LLMs’ AI-generated code remains wildly insecure

(Aerps / Unsplash)

By Robert Lemos • Aug 04, 2025

The code generated by large language models (LLMs) has improved some over time — with more modern LLMs producing code that has a greater chance of compiling — but at the same time, it’s stagnating in other ways: Security in particular continues fall short, especially for AI-generated Java code. Aside from introducing vulnerabilities, LLMs remain prone to errors, such as hallucinating software libraries that don’t exist, and are susceptible to problems like the malicious poisoning of their datasets.
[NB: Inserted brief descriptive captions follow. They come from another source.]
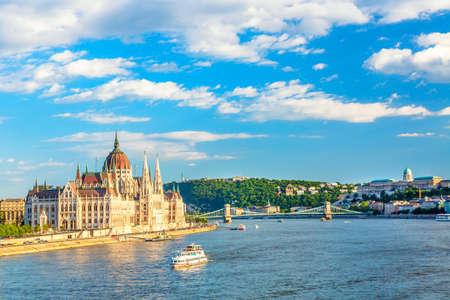 Parliament and riverside in Budapest Hungary with sightseeing ships during summer sunny day with blue sky and clouds. Travel and european tourism concept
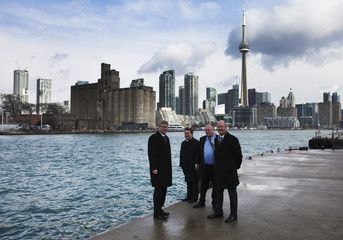 Canada's PM Harper, Minister of Finance Flaherty, Mayor of Toronto Ford, chair of the board of the Toronto Port Authority Mark McQueen pose front of the skyline at Billy Bishop Toronto City Airport in Toronto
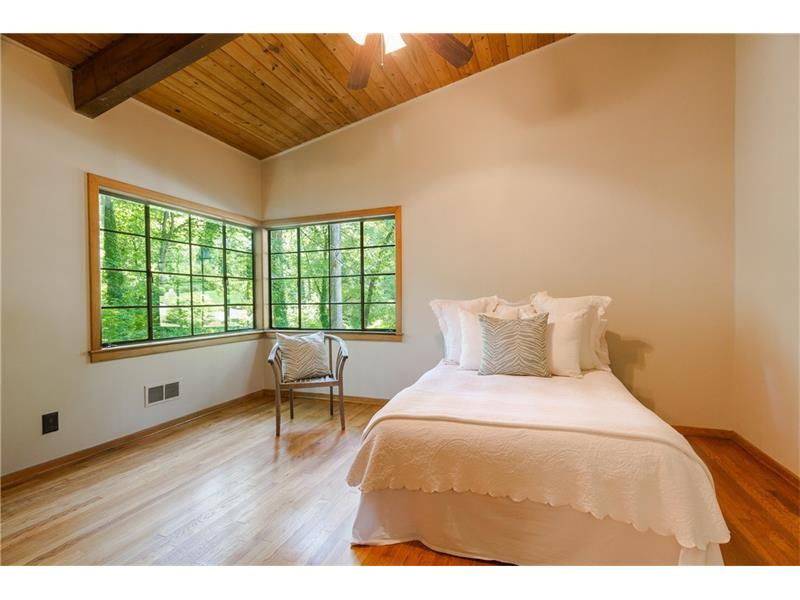 STUNNING 2nd bedroom on main level with loads of natural light, tons of closet space and beautiful vaulted ceiling.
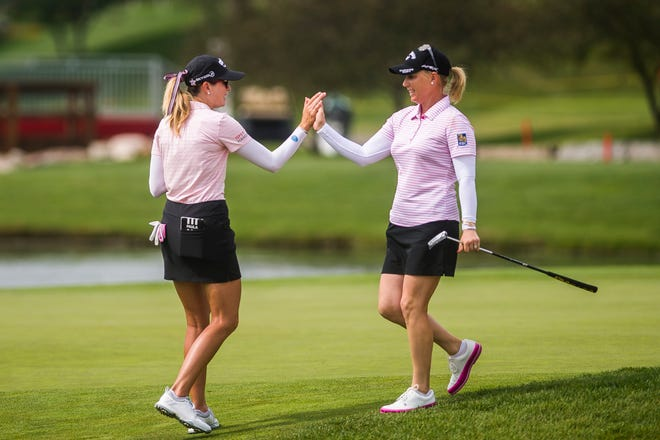 Paula Creamer, left, high-fives her playing partner Morgan Pressel as they play in the second round of the Dow Great Lakes Bay Invitational on Thursday at Midland Country Club.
In a study of more than 100 LLMs published this week, application security firm Veracode tested whether AI chatbots could produce code using the correct syntax of four languages, and then scanned the code for vulnerabilities to see if the produced code was secure. While the AI-generated code improved greatly in syntax — with more than 90% of the code created by LLMs released in the last year compiling without error, compared with less than 20% prior to June 2023 — only 55% of the code passed subsequent security scans, a number that has stubbornly refused to change over time.
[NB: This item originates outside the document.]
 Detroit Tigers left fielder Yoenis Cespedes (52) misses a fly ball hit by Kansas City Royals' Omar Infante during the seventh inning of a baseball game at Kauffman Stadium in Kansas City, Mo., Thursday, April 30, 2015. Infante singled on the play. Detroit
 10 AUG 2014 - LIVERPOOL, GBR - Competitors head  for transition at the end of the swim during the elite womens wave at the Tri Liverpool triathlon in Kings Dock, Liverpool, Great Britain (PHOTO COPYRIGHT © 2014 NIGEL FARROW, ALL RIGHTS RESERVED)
“LLMs are not giving anybody a free pass out of doing the security work that they need to do,” says Jens Wessling, chief technology officer at Veracode, adding: “The code that LLMs are learning from is syntactically correct, but most developers — particularly for non-enterprise or non-open source projects — don’t really understand the security ramifications of the decisions they make, so those linger out there. LLMs’ output is modeled on actual code, and the actual code has security vulnerabilities in it.”